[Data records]
- - -

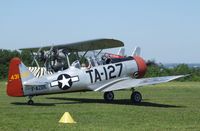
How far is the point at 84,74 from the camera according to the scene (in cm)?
2078

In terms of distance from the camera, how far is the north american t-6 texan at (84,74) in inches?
731

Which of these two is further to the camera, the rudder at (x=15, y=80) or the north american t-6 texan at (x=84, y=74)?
the north american t-6 texan at (x=84, y=74)

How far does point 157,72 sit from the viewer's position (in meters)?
58.5

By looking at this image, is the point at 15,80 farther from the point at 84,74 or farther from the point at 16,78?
the point at 84,74

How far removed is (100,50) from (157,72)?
118 ft

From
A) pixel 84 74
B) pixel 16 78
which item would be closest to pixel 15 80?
pixel 16 78

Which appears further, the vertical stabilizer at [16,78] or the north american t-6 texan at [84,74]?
the north american t-6 texan at [84,74]

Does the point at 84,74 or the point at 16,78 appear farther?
the point at 84,74

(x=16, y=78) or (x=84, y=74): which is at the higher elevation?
(x=16, y=78)

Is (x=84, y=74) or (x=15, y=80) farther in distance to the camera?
(x=84, y=74)

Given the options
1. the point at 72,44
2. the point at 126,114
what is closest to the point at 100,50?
the point at 72,44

- - -

EXERCISE
Retype the listing exactly, starting with the line that contains "Given the options" and continuing down through its final line.

SOLUTION TO THIS PROBLEM
Given the options
1. the point at 72,44
2. the point at 126,114
what is closest to the point at 100,50?
the point at 72,44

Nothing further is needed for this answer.